Python 2.x Chinese garbled characters,
Garbled characters in Python are a headache.
In Python3, the Chinese language is fully supported. However, in Python2.x, you need to set the Chinese language. Otherwise, garbled characters will appear.
【Cause]
In Python2.x, it is mainly about character encoding. Otherwise, garbled characters may occur. Python uses ASCII encoding by default. Letters, punctuation marks, and other characters are represented in only one byte, but one byte cannot meet the requirements of Chinese characters.
>>> import sys>>> sys.getdefaultencoding()'ascii'
To represent all Chinese characters in a computer, the Chinese encoding uses two bytes. If the Chinese encoding and ASCII are used in combination, decoding errors may occur, leading to garbled characters. The default encoding method in CMD is GBK, which causes the above garbled characters!
The two-byte Chinese encoding standards are: GB2312, GBK, and BIG5.
【Solution]
In order to include different languages in a unified character set to meet international information exchange requirements, the UNICODE character set has been developed internationally, including all the characters in the world.Unique EncodingThe UNICODE character set can be used for cross-language text processing to avoid garbled characters.
I)Interactive commands: Generally, no garbled code is required.

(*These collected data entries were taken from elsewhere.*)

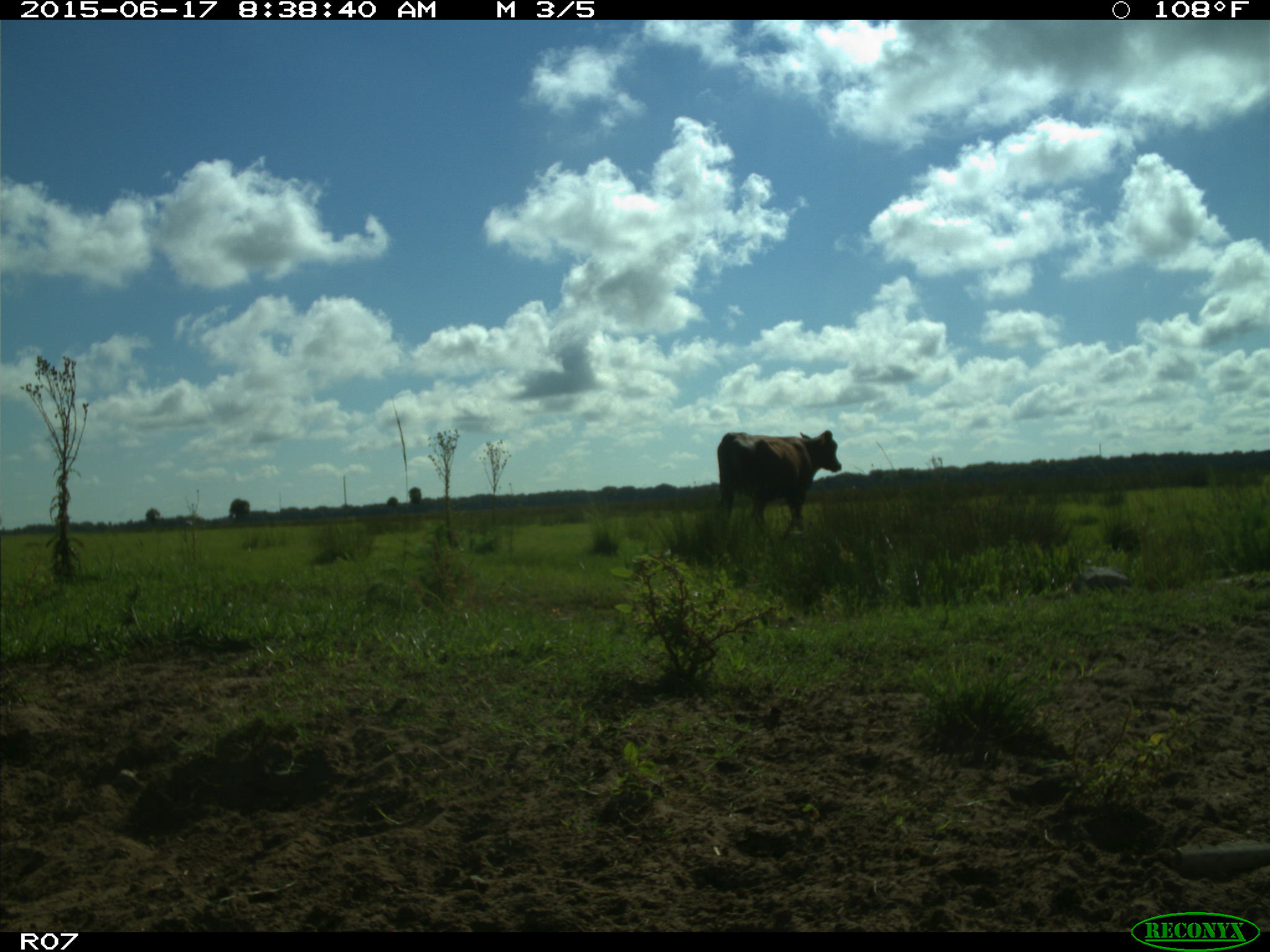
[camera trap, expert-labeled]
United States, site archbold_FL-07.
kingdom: Animalia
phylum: Chordata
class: Mammalia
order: Artiodactyla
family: Bovidae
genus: Bos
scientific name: Bos taurus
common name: domestic cow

Ii) In The py script file: The cross-character set must be set; otherwise, garbled characters are required.
- Add the following In the first sentence:
# Coding = UTF-8 # Or # coding = UTF-8 # Or #-*-coding: UTF-8 -*-
- Second, you need to save the file as the UTF-8 format!
The above sentence only tells the Python compiler that the script contains non-ASCII characters without conversion.
If you want to change the character encoding from the default ascii to the UTF-8, you need to choose Save As UTF-8 format when saving.
If you open it with NODEPAD, [Save As] --> UTF-8
If you use IDLE to open it, choose Options> Configure IDLE> General]
The above settings can ensure IDLE, run F5, and output Chinese characters normally.
【Encoding and decoding]
Added #-*-coding: UTF-8-*-at the beginning and saved the file in UTF-8 format, still cannot ensure that the normal output of Chinese,
Different editors, such as VIM, IDLE, and Eclipse, use different output codes.
Therefore, Chinese characters can be normally output in one place, but not necessarily in another place. Therefore, encoding and decoding settings are required!
Encode:Encoding
Decode:Decoding
The encoding and decoding objects must be the same. For example, UTF-8 encoding, must be decoded with a UTF-8.
Therefore, the final solution must be decoded in the original mode and re-encoded in the console format. For example, CMD uses the GBK mode by default.
You must use the following method:
Correct output:
【Other Instructions]
1.In Python3, the support for Chinese is very comprehensive, the source file is saved as the UTF-8 encoding by default, so that not only can use Chinese in the source code, but also the variable name can also use Chinese, for example:
>>> China = 'China' >>> print (China) Chinese
2.In Python3, no back-and-forth encoding/decoding is required, and the string object does not have the decode and encode methods.